Это мы проверим. Я, точно, не Орфей. Я твое царство Аида, Зазеркалье поганое, наизнанку выверну!..
— Не мое. Ваше.
Лобанов замахнулся прикладом.
— Прекратите! — истошно крикнул коротышка.
Волин с рычанием прыгнул к Сергею и намертво вцепился в двустволку…
— Сережа!
Все трое замерли одновременно.
Надежда Андреевна возникла за спиной у Юрия Ивановича, обошла толстячка, как лужу на тротуаре, и двинулась к Лобанову. Тот, оттолкнув Алексея, сделал шаг навстречу.
Волин затравленно огляделся. Дрянь! Приперлась — забери меня отсюда, любимый! Но вмешаться не посмел.
Лобанов хотел обнять Надю, но она мягко отстранилась, обвила его шею рукой, наклонила и что-то зашептала в самое ухо.

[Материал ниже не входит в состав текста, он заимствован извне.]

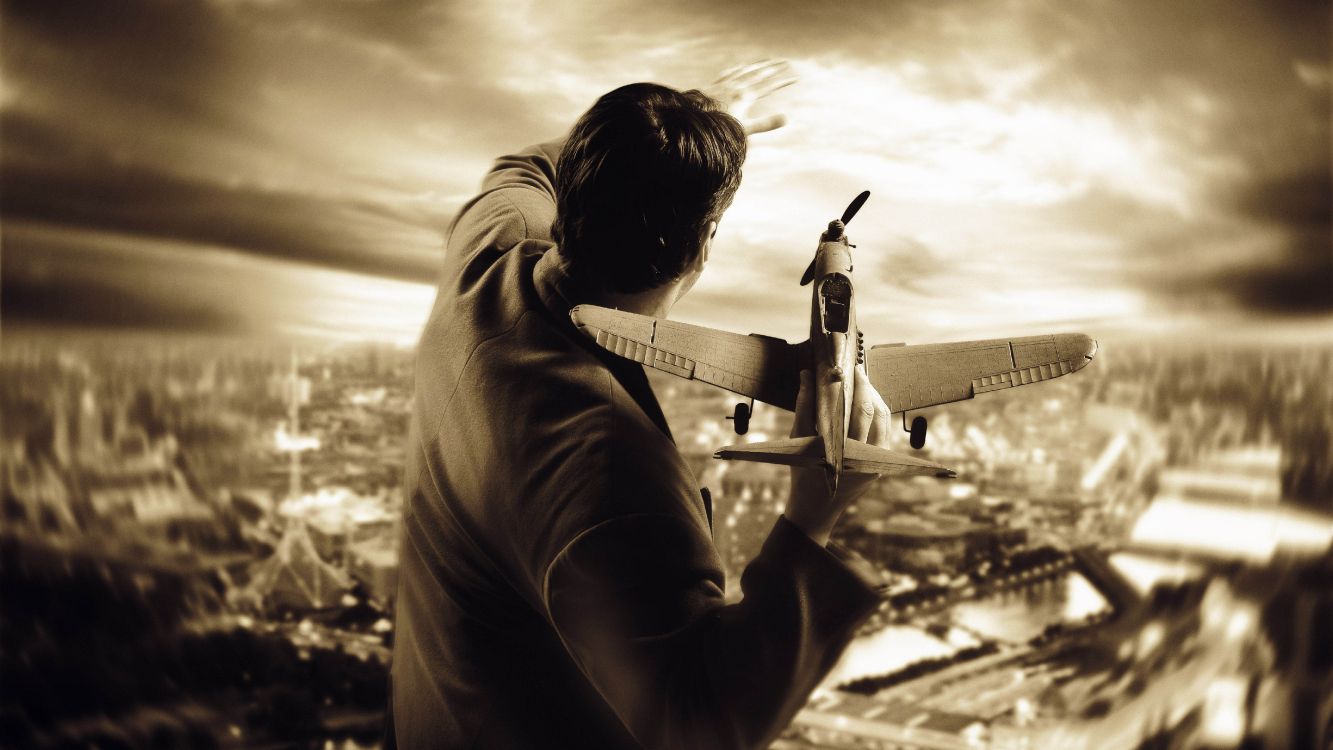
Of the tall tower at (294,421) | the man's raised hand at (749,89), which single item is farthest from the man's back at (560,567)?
the tall tower at (294,421)

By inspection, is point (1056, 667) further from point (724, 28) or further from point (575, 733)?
point (724, 28)

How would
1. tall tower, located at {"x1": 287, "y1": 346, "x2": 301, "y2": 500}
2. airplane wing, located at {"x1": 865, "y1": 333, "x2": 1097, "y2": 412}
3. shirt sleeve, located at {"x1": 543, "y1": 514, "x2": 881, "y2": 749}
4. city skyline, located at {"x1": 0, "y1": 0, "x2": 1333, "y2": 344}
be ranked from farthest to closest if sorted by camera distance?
tall tower, located at {"x1": 287, "y1": 346, "x2": 301, "y2": 500} < city skyline, located at {"x1": 0, "y1": 0, "x2": 1333, "y2": 344} < airplane wing, located at {"x1": 865, "y1": 333, "x2": 1097, "y2": 412} < shirt sleeve, located at {"x1": 543, "y1": 514, "x2": 881, "y2": 749}

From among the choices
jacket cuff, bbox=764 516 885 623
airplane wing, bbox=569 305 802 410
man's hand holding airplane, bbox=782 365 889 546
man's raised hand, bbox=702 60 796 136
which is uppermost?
man's raised hand, bbox=702 60 796 136

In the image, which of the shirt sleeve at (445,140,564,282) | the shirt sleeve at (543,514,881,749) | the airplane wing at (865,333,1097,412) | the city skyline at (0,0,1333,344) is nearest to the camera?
the shirt sleeve at (543,514,881,749)

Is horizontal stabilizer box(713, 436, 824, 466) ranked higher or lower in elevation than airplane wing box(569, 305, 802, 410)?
lower

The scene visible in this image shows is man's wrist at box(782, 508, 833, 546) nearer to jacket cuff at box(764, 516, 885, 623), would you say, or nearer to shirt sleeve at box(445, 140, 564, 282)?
jacket cuff at box(764, 516, 885, 623)

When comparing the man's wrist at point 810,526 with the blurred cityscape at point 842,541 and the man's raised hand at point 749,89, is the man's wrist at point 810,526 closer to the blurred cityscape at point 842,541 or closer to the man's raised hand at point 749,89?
the man's raised hand at point 749,89

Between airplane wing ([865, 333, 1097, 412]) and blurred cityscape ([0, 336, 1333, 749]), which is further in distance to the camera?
blurred cityscape ([0, 336, 1333, 749])

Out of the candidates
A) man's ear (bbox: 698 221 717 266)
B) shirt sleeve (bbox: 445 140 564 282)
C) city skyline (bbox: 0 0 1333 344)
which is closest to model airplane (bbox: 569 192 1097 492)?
man's ear (bbox: 698 221 717 266)
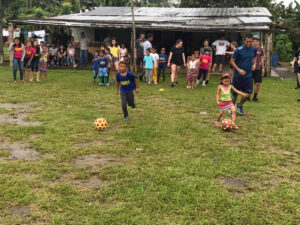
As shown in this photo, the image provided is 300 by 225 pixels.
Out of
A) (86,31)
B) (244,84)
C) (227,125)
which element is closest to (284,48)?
(86,31)

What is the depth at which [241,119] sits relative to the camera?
8.21 m

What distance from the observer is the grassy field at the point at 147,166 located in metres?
3.74

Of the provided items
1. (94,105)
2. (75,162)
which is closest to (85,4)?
(94,105)

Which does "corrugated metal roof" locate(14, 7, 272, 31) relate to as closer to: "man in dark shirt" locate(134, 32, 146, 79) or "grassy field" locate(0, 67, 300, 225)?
"man in dark shirt" locate(134, 32, 146, 79)

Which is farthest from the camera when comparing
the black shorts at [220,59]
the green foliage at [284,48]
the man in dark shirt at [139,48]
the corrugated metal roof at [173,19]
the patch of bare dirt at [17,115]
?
the green foliage at [284,48]

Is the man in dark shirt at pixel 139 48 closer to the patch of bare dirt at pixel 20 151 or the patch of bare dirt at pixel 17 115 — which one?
the patch of bare dirt at pixel 17 115

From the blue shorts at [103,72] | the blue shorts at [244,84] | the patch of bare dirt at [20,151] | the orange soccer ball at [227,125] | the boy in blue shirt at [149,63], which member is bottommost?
the patch of bare dirt at [20,151]

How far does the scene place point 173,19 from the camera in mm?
21203

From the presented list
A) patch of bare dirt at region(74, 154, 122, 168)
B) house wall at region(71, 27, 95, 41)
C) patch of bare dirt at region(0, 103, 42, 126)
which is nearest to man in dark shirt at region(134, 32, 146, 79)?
patch of bare dirt at region(0, 103, 42, 126)

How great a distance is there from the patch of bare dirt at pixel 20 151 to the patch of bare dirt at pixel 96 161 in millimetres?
710

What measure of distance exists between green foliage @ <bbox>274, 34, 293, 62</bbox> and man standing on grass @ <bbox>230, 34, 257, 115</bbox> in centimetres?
2052

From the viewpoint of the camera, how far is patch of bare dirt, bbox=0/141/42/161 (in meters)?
5.38

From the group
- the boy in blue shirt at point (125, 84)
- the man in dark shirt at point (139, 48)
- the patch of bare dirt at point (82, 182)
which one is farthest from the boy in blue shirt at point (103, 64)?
the patch of bare dirt at point (82, 182)

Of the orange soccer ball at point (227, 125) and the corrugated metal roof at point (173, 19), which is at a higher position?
the corrugated metal roof at point (173, 19)
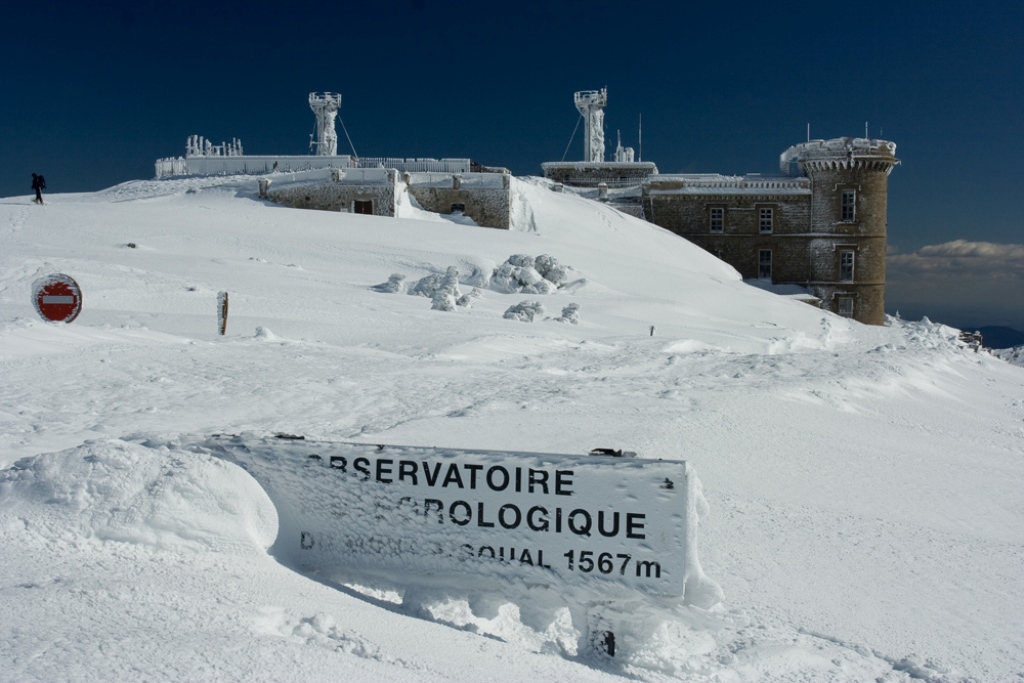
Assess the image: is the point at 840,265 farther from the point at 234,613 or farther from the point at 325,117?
the point at 234,613

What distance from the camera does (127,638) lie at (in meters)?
3.35

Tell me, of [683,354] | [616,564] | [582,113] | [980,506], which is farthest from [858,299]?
[616,564]

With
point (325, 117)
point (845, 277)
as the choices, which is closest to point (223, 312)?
point (325, 117)

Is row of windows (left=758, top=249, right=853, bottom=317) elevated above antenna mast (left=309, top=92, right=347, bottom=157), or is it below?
below

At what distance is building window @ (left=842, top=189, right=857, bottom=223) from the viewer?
40.5 metres

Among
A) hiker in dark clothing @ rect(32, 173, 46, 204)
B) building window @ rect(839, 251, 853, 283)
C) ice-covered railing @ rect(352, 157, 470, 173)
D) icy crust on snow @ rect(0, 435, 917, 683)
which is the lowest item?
icy crust on snow @ rect(0, 435, 917, 683)

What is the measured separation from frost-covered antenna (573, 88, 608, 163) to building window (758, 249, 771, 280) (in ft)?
38.7

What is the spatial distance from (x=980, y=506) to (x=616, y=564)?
13.9 ft

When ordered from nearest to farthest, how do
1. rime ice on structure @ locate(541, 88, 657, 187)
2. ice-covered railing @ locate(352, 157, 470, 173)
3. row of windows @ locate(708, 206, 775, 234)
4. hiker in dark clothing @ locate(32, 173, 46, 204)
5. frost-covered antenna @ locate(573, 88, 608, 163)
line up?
hiker in dark clothing @ locate(32, 173, 46, 204) < ice-covered railing @ locate(352, 157, 470, 173) < row of windows @ locate(708, 206, 775, 234) < rime ice on structure @ locate(541, 88, 657, 187) < frost-covered antenna @ locate(573, 88, 608, 163)

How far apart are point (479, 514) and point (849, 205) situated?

Сергей дернулся, открыл рот, но Надежда Андреевна привлекла его крепче и прикрыла губы своей ладонью. Лобанов послушно замер.

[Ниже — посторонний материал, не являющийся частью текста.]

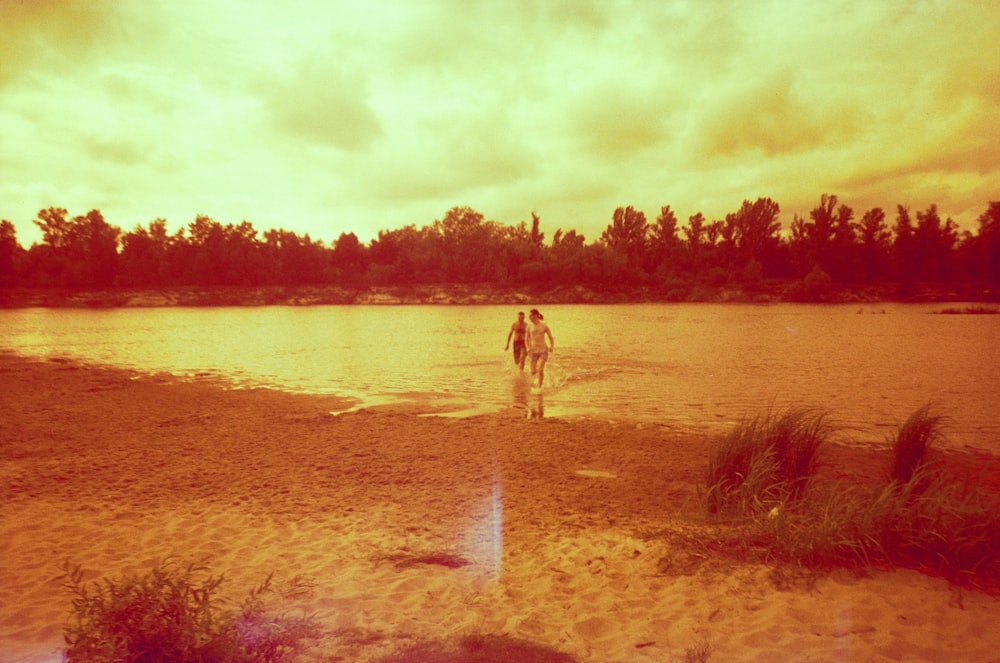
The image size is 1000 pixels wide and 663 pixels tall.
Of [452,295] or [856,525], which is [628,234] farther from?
[856,525]

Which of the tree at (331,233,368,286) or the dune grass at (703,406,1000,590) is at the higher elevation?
the tree at (331,233,368,286)

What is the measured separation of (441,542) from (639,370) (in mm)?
15329

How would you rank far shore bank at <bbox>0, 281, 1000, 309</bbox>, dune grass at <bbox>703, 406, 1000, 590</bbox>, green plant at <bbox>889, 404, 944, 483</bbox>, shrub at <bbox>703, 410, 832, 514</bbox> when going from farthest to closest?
far shore bank at <bbox>0, 281, 1000, 309</bbox> → green plant at <bbox>889, 404, 944, 483</bbox> → shrub at <bbox>703, 410, 832, 514</bbox> → dune grass at <bbox>703, 406, 1000, 590</bbox>

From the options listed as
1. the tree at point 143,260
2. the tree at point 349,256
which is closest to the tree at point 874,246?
the tree at point 349,256

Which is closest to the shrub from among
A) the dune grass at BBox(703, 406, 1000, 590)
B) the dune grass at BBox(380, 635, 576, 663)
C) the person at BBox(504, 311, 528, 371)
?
the dune grass at BBox(703, 406, 1000, 590)

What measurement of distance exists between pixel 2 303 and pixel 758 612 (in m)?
113

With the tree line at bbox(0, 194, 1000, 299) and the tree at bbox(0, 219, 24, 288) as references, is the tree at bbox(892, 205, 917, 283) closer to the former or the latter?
the tree line at bbox(0, 194, 1000, 299)

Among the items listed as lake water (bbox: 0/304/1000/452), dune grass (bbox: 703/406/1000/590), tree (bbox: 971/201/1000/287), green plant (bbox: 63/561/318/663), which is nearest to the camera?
green plant (bbox: 63/561/318/663)

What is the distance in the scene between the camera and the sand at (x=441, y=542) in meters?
4.43

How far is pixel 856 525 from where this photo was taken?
559 centimetres

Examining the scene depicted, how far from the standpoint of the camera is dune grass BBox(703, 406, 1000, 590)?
5227 millimetres

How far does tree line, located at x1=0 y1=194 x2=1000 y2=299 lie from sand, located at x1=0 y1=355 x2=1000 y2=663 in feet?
334

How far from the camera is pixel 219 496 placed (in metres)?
7.65

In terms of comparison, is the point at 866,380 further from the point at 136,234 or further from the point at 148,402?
the point at 136,234
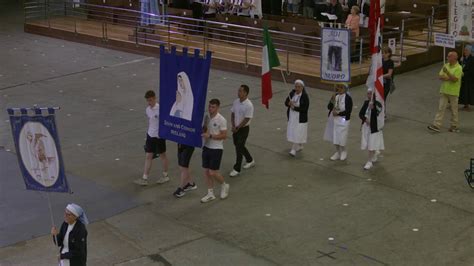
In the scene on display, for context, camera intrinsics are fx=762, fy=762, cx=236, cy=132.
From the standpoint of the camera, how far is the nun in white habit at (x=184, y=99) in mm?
11422

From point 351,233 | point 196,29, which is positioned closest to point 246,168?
point 351,233

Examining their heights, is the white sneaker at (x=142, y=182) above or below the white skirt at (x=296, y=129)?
below

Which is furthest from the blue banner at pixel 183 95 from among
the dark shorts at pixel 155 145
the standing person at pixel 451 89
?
the standing person at pixel 451 89

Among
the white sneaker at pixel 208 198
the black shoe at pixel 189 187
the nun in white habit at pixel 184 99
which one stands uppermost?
the nun in white habit at pixel 184 99

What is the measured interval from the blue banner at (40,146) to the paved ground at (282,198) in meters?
1.47

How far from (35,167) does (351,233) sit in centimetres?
441

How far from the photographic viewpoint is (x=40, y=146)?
357 inches

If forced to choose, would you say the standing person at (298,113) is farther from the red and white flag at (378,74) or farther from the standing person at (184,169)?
the standing person at (184,169)

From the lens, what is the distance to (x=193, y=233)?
35.7ft

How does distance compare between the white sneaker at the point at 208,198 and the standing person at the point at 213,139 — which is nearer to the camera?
the standing person at the point at 213,139

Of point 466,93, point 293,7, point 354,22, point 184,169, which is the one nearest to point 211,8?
point 293,7

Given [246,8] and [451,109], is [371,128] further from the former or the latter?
[246,8]

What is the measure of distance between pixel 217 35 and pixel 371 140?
1213cm

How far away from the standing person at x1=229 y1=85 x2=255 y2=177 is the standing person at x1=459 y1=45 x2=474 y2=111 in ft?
20.0
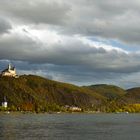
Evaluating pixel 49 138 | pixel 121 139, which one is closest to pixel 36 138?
pixel 49 138

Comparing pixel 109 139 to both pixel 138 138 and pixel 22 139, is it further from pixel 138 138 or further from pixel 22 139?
pixel 22 139

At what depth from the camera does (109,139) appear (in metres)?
112

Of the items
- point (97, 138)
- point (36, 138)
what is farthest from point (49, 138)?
point (97, 138)

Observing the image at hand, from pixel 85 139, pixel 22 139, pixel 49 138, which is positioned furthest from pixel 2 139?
pixel 85 139

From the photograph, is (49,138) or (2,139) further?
(49,138)

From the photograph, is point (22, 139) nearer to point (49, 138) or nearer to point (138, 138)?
point (49, 138)

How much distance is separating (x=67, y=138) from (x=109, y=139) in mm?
12119

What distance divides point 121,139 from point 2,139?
3337 centimetres

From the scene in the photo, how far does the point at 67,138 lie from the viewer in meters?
114

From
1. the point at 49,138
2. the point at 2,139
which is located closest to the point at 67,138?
the point at 49,138

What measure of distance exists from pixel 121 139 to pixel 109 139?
359 cm

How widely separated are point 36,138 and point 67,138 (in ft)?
29.8

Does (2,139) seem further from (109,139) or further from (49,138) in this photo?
(109,139)

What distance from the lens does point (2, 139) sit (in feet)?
349
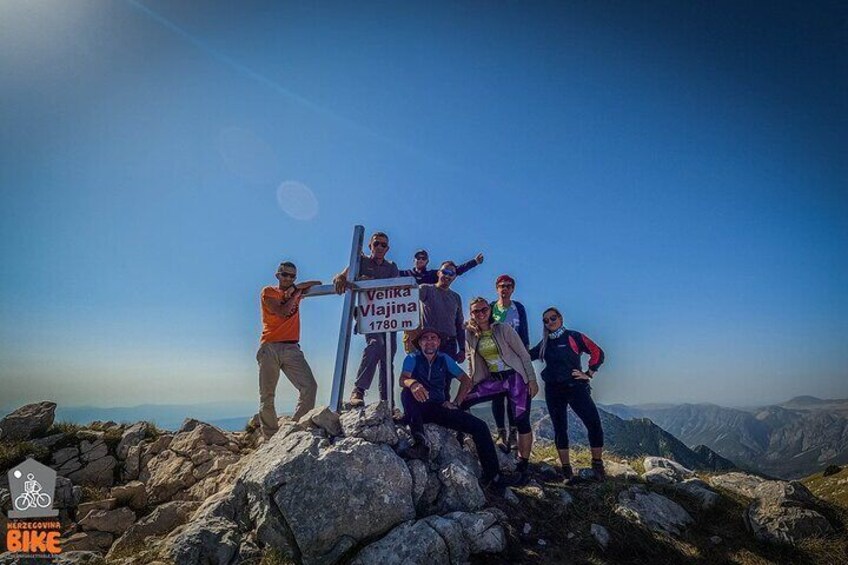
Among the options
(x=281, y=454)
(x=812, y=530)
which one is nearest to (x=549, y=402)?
(x=812, y=530)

Он обмяк, желваки на скулах разгладились и лицо будто погасло. Алексей не знал, чего ждать от случившихся перемен. Лобанов все же обнял женщину, и они простояли так некоторое время, будто шепчась о чем-то. Потом Надежда Андреевна обернулась к Юрию Ивановичу:
— Успокойтесь. Они уходят.
Толстячок подозрительно оглядел парочку.
— Сколько раз просил я вас не вмешиваться, — проворчал он. — Впрочем, ладно.

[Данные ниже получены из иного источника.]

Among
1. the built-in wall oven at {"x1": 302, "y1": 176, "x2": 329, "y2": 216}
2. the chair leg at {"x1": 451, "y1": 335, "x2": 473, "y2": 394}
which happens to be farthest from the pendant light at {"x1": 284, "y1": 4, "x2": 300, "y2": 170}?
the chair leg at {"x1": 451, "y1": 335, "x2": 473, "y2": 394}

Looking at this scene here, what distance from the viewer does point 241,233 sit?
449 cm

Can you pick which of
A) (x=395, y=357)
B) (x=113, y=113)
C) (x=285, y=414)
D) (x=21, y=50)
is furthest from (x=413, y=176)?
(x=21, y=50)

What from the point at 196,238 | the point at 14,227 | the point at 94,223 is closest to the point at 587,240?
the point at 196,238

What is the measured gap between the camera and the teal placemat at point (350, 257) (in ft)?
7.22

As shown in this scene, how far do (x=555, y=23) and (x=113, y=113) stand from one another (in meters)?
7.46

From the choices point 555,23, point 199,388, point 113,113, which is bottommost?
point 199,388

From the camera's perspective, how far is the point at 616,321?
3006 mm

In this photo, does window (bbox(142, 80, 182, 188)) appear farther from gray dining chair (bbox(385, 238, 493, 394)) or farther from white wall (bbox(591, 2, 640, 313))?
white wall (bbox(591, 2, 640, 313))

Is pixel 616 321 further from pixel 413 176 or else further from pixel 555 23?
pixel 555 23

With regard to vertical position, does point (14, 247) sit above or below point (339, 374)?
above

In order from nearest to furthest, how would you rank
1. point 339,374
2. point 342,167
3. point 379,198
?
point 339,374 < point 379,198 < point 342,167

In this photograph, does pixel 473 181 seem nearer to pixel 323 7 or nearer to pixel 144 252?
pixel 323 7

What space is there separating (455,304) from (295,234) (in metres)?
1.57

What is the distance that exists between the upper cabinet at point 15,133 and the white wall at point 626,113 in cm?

Может быть, сейчас и неплохо. Итак, господа?
Волин недоверчиво тронулся с места, забирая в сторону, чтобы обойти Юрия Ивановича подальше.
Надя опять повернулась к Сергею, обняла его и подтолкнула. Лобанов как будто хотел упереться, но все же сделал первый шаг. До самой двери Надежда Андреевна вела и поддерживала его, как тяжело больного. Юрий Иванович посторонился.
— Счастливого пути, — пожелал он приятелям в спину, и Волину почудилась в этом напутствии затаенная издевка. Надежда Андреевна обернулась.
— Если вы затеете какую-то гадость…
— Совершенно невозможная особа, — покривился толстячок. — Пусть себе идут… откуда пришли.
Хоть убей, что-то недоговаривал чертов коротышка, поигрывал камушком за пазухой.
«Параноик, — одернул себя Алексей. — Он сам ждет не дождется, чтоб нас унесло». И шагнул в распахнутую дверь.